- East Rome Historic District
- U.S. National Register of Historic Places
- Location: Roughly bounded by Walnut Ave., McCall Blvd., E. 8th and 10th Sts., Rome, Georgia
- Coordinates: 34°14′30″N 85°09′53″W﻿ / ﻿34.24167°N 85.16472°W
- Area: 60 acres (24 ha)
- Architectural style: Colonial Revival, Bungalow/craftsman, Late Victorian
- NRHP reference No.: 85001637
- Added to NRHP: July 25, 1985

= East Rome Historic District =

Historic district in Georgia, United States

The East Rome Historic District, in Rome, Georgia, is a historic district which was listed on the National Register of Historic Places in 1985. The listing included 112 contributing buildings on 60 acre.

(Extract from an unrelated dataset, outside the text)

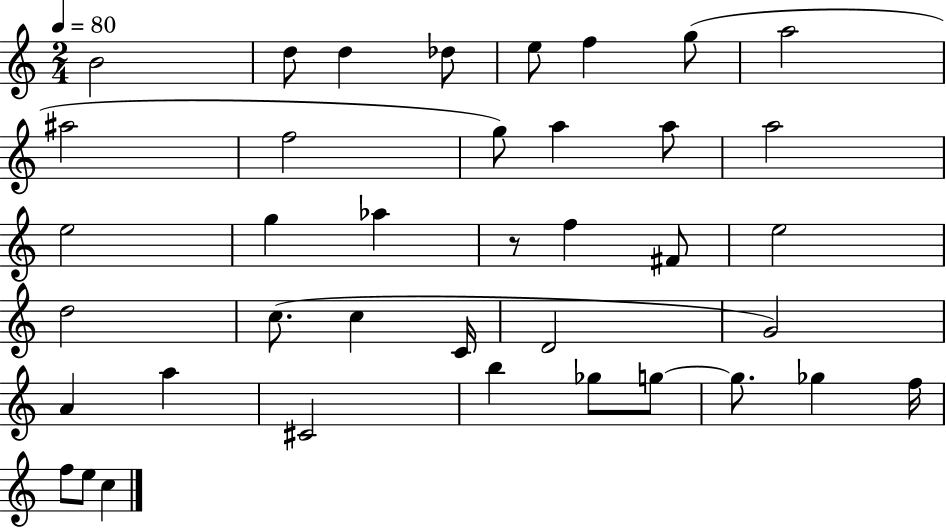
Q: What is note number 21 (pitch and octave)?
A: D5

The district is mostly residential. It is roughly bounded by Walnut Ave., McCall Blvd., E. 8th and 10th Streets in Rome. It includes a commercial area around the intersection of East 8th and Second Avenue plus the northern end of Maple Avenue. This area includes a two-story brick former fire station, a frame retail building, and some former residences now used commercially. Another small commercial section is on Maple Avenue is by the railroad, around the former site of the depot; it includes brick buildings.

The residential architecture of the district includes Victorian, Queen Anne, Second Empire, Georgian Revival, Bungalow/Craftsman, and Period Styles. One of the most elaborate Victorian ones is the Colonel Hamilton
Yancey Residence in the Second Empire style.